:: DATA ::
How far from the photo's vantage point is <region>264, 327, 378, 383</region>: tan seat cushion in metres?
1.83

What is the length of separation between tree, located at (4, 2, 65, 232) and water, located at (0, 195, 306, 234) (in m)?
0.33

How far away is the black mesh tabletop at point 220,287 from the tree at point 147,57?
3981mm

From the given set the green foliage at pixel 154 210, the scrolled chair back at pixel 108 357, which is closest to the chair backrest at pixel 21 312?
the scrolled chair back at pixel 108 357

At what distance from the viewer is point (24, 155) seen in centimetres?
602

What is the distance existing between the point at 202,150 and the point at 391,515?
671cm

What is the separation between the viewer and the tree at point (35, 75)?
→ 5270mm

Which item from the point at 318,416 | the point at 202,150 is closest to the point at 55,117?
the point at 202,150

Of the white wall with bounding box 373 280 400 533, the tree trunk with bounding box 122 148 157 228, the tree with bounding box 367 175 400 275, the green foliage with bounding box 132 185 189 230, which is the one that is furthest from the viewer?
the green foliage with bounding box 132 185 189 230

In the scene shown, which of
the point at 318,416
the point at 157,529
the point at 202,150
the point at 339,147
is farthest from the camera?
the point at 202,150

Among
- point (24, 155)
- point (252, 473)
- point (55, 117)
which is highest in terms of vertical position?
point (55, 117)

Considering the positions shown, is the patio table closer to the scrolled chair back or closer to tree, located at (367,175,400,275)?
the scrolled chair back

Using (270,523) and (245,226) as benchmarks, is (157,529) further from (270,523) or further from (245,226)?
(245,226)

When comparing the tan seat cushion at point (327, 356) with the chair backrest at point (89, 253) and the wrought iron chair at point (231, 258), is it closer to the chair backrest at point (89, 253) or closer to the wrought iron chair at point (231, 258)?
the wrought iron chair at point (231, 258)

:: EXERCISE DIRECTIONS ::
Extract, verbatim, the lines from the one containing "Considering the positions" through the last line of the listing above.

:: SOLUTION TO THIS TASK ::
Considering the positions shown, is the patio table closer to the scrolled chair back or closer to tree, located at (367,175,400,275)?
the scrolled chair back

Using (270,523) and (245,226) as benchmarks, is (157,529) further from (270,523) or further from (245,226)?
(245,226)

When comparing the tan seat cushion at point (327, 356) with the chair backrest at point (89, 253) and the wrought iron chair at point (231, 258), is it closer to the chair backrest at point (89, 253) or closer to the wrought iron chair at point (231, 258)?
the wrought iron chair at point (231, 258)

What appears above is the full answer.